Así que la autora se dispone a ejecutar sus principios y contar sus sustracciones, cada una de ellas enmarcada en un breve prólogo que desvela las circunstancias en que se produjo la apropiación indebida y la identidad del "expoliado". El humor y la irreverencia hilvanan relatos disparatados en los que un variopinto grupo de personajes vive situaciones tan cotidianas como absurdas y al final... ¿Nos había mentido Mercedes Abad al principio?

Flavia Company también escribe relatos vivos y directos, algunos muy breves, todos ambientados en el presente: la mujer que viaja en tren en estado de ausencia y que al final del trayecto presiente que el suyo acaba de empezar; el nacimiento de la sospecha entre una pareja de amantes jubiladas; el perseguidor que descubre que su presunta víctima lo busca a él; el sobresalto de Arturo Gómez al subir a un taxi y escuchar "llevaba tiempo esperándote"; la tensa relación entre una señora y su silenciosa y perfecta pero enigmática criada; el desasosiego por el hallazgo en el cepillo de dientes de un pelo púbico no identificado; o las figuraciones de una pareja encerrada en la caja de un ascensor son algunas de las situaciones límite de Con la soga al cuello (Páginas de Espuma).

Directos e impactantes son los cuentos de Callejón con salida (Siruela), de Elsa Osorio, escritos casi todos en el lenguaje astillado y tenso propio del monólogo interior, que también imanta otras voces. Muchos se remontan a los atroces tiempos de la dictadura militar argentina y pautan las secuencias de la represión inicial más los dramas y tragedias desatados, o bien las secuelas y desenlaces veinte años después, con el triunfo de la justicia y de la voluntad de vida. Casi todos ahondan en el alma femenina: dibujan sueños imposibles, fijan imágenes que se imponen con perseverancia, persiguen la naturaleza de un olor nauseabundo, trazan la brecha entre "el afuera" y el yo, o celebran la germinación espontánea del instinto maternal en el delicioso 'Ahitá'. Todos comparten el final luminoso, el Callejón con salida prometido en el título.

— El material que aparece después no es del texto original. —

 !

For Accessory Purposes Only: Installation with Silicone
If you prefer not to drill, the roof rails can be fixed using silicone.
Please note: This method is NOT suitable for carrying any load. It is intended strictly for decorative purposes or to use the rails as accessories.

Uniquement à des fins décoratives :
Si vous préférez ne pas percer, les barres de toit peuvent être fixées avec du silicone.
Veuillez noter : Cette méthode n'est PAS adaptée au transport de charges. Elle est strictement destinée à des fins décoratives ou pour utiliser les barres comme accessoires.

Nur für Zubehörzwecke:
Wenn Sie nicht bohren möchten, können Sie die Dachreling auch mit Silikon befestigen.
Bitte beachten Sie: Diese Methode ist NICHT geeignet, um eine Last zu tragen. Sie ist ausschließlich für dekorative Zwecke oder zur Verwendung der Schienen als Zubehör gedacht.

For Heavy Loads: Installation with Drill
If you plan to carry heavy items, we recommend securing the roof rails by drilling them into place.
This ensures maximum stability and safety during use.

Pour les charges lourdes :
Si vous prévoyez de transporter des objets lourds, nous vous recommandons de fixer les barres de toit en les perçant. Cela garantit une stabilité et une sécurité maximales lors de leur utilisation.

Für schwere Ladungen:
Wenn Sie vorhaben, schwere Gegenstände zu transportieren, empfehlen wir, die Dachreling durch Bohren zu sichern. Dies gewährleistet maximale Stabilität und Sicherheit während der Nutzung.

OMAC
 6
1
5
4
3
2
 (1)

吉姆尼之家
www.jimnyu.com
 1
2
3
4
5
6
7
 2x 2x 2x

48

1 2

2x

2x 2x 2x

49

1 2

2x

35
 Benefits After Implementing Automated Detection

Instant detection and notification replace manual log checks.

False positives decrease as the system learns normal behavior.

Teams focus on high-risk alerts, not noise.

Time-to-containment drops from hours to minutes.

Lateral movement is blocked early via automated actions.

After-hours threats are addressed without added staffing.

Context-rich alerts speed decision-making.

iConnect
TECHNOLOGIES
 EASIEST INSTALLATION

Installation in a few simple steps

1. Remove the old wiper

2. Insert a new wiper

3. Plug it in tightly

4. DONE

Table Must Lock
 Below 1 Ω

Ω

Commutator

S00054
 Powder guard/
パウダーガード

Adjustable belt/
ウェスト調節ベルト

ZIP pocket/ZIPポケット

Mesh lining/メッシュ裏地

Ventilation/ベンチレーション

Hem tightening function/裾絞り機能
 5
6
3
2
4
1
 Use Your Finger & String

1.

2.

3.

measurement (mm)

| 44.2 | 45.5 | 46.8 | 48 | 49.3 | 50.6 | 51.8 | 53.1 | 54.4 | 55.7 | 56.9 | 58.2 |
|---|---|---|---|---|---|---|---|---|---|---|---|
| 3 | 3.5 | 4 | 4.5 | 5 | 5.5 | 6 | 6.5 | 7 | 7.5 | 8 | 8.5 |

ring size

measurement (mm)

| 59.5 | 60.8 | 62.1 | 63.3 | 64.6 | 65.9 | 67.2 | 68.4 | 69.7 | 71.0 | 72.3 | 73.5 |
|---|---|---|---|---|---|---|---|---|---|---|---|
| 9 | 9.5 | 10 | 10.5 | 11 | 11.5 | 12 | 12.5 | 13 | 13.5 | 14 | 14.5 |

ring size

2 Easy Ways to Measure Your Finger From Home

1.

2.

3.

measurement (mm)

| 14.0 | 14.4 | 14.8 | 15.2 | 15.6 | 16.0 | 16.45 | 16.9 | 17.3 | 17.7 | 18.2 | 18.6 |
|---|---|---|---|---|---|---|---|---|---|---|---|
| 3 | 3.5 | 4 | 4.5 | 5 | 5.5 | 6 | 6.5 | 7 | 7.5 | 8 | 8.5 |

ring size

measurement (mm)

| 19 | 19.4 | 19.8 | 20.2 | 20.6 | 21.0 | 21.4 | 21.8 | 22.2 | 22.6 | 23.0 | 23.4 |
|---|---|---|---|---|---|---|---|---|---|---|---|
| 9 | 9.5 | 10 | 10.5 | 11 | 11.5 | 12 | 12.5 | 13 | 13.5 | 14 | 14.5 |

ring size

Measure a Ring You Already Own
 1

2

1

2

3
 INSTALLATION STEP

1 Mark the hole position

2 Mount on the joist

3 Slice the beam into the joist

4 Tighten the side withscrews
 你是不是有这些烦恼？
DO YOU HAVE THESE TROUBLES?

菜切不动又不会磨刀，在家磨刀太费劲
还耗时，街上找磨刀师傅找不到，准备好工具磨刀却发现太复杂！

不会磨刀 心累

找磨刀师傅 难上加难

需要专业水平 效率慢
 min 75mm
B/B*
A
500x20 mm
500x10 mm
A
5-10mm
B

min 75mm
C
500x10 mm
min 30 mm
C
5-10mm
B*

Experta en abrir brechas en la costumbre, a través de las que asoma el envés incomprensible de la vida, es la norteamericana Amy Hempel. Sus Cuentos completos (Seix Barral) son un soberbio tomo de los cuatro libros que en los últimos veinte años le merecieron una exquisita y selecta reputación.

Con un lenguaje incisivo y contundente, Hempel hace desfilar un abigarrado conjunto de criaturas anodinas, fracasadas, débiles, alucinadas, enfermas... que aspiran a escuchar el regocijo del corazón, a gozar el éxtasis de las profundidades, a aprender a defenderse del miedo, a vivir en lugares afables y sin roces, a que les cuenten sólo banalidades y cosas que se puedan olvidar, a escapar de un mundo de sedados e indiferentes o a averiguar que lo que les ocurre no es bueno. Por fortuna, el humor y el ingenio están siempre presentes en estas historias "humanas, demasiado humanas".